101

The platia was ablaze with searchlights trained on the taverna as Andros rolled by in the lorry. The SS had sealed off the entire square and were searching every house and assembling all the men between sixteen and sixty in the street, holding the crowd in check with armored cars and automatic weapons.

Andros drove past the town hall and rounded a corner. At the checkpoint on the edge of town, several armored cars and SS men were waiting.

“I hope this pass works,” Andros muttered to himself as he slowed down. He called back to Stavros and Erin in the rear, “Get down!” He braked to a halt while a young SS captain approached with his pistol. With him was a Greek policeman.

“Identification, please,” the SS officer demanded.

Andros pulled out the identification card Eliot had given him back at Theo’s and handed it to the German. “What’s going on?”

“Communists.”

“Oh, I see.”

The SS officer eyed him closely. “What’s your name?”

“Troumboulas.”

The German turned to the Greek gendarme. “Check that name against our list of popular pseudonyms used by British agents.”

The gendarme did as he was told and shook his head to indicate there was no match.

Still the German wasn’t satisfied. He flashed his light in Andros’s face. “Where are you going?”

“Kalamata,” Andros answered. “Grains for shipment. I’m late, you know.”

“It is not my concern if you spend too much time at the taverna, you lazy pig,” said the German. “It will cost you two sacks.” He turned to the gendarme, with whom Andros presumed he split the black-market proceeds. “Does that sound right?”

The gendarme nodded nervously. Meanwhile, three German guards walked around to the back of the lorry and poked their flashlights among the sacks. Andros watched them disappear in the rearview mirror and froze in his seat, expecting the worst. Instead he heard a voice say in German, “Carry on.”

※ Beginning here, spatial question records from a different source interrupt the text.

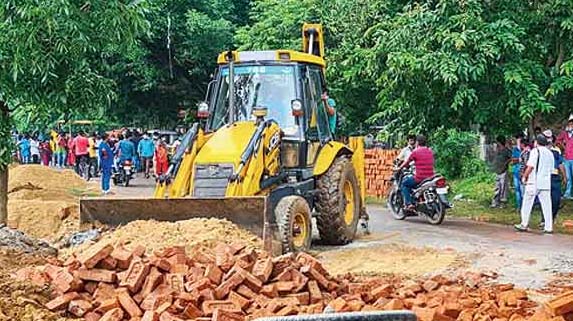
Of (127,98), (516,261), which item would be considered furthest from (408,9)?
(127,98)

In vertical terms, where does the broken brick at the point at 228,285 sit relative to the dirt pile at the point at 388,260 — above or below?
above

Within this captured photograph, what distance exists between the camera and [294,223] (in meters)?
11.0

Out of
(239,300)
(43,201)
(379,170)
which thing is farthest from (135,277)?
(379,170)

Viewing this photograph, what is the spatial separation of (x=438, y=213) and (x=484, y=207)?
3158 mm

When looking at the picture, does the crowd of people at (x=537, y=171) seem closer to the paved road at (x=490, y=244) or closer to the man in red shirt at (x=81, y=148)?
the paved road at (x=490, y=244)

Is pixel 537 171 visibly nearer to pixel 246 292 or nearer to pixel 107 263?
pixel 246 292

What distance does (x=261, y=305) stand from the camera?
6.79 meters

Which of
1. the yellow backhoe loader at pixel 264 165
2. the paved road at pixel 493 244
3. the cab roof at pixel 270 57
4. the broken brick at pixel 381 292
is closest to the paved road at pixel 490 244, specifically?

Andros started the engine. It was only when the lorry moved toward the gate that Andros looked again in his rearview mirror and realized there was nobody behind the truck. The German guards were gone. Only the SS captain and the Greek gendarme stood in the street, equally bewildered, until the German realized what had happened and pulled his gun. “Stop them!” he shouted to the guardhouse, and had started firing when a burst of machine-gun fire from the back of the lorry cut him and his Greek friend to the ground.

Andros took his eyes off the rearview mirror in time to see the swing bar dropping in front of the windshield. He hit the accelerator and crashed through. Suddenly they were out of Sparta and in the open foothills.